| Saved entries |
▬▬▬▬▬▬
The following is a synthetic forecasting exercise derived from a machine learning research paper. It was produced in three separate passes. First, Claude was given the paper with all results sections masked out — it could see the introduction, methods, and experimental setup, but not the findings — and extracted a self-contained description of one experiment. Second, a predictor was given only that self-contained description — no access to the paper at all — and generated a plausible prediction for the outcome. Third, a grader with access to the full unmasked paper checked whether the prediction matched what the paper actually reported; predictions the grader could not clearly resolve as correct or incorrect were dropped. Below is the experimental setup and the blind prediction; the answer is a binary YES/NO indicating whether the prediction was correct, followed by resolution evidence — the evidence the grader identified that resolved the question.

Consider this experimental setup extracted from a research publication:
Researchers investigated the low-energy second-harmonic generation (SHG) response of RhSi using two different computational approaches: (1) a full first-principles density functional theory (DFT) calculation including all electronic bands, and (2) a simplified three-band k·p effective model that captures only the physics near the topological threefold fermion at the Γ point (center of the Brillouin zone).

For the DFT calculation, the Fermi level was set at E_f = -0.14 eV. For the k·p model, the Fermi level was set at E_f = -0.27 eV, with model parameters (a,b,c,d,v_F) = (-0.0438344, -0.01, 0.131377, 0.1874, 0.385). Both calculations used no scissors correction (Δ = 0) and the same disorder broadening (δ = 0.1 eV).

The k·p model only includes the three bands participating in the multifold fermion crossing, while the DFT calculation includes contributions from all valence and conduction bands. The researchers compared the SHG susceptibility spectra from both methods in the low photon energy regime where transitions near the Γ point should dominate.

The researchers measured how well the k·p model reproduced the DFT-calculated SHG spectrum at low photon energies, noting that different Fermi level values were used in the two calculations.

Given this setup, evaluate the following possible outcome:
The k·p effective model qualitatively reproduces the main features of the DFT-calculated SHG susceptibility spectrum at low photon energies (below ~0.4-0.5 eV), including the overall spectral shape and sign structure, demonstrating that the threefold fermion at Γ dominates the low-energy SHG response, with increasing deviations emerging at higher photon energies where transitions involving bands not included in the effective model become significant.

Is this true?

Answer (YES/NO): NO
▬▬▬▬▬▬
| GOAL OF THE EXERCISE |
Every line of the data should be output exactly as it was given.

| OUTPUT OF THE EXERCISE |
The following is a synthetic forecasting exercise derived from a machine learning research paper. It was produced in three separate passes. First, Claude was given the paper with all results sections masked out — it could see the introduction, methods, and experimental setup, but not the findings — and extracted a self-contained description of one experiment. Second, a predictor was given only that self-contained description — no access to the paper at all — and generated a plausible prediction for the outcome. Third, a grader with access to the full unmasked paper checked whether the prediction matched what the paper actually reported; predictions the grader could not clearly resolve as correct or incorrect were dropped. Below is the experimental setup and the blind prediction; the answer is a binary YES/NO indicating whether the prediction was correct, followed by resolution evidence — the evidence the grader identified that resolved the question.

Consider this experimental setup extracted from a research publication:
Researchers investigated the low-energy second-harmonic generation (SHG) response of RhSi using two different computational approaches: (1) a full first-principles density functional theory (DFT) calculation including all electronic bands, and (2) a simplified three-band k·p effective model that captures only the physics near the topological threefold fermion at the Γ point (center of the Brillouin zone).

For the DFT calculation, the Fermi level was set at E_f = -0.14 eV. For the k·p model, the Fermi level was set at E_f = -0.27 eV, with model parameters (a,b,c,d,v_F) = (-0.0438344, -0.01, 0.131377, 0.1874, 0.385). Both calculations used no scissors correction (Δ = 0) and the same disorder broadening (δ = 0.1 eV).

The k·p model only includes the three bands participating in the multifold fermion crossing, while the DFT calculation includes contributions from all valence and conduction bands. The researchers compared the SHG susceptibility spectra from both methods in the low photon energy regime where transitions near the Γ point should dominate.

The researchers measured how well the k·p model reproduced the DFT-calculated SHG spectrum at low photon energies, noting that different Fermi level values were used in the two calculations.

Given this setup, evaluate the following possible outcome:
The k·p effective model qualitatively reproduces the main features of the DFT-calculated SHG susceptibility spectrum at low photon energies (below ~0.4-0.5 eV), including the overall spectral shape and sign structure, demonstrating that the threefold fermion at Γ dominates the low-energy SHG response, with increasing deviations emerging at higher photon energies where transitions involving bands not included in the effective model become significant.

Is this true?

Answer (YES/NO): NO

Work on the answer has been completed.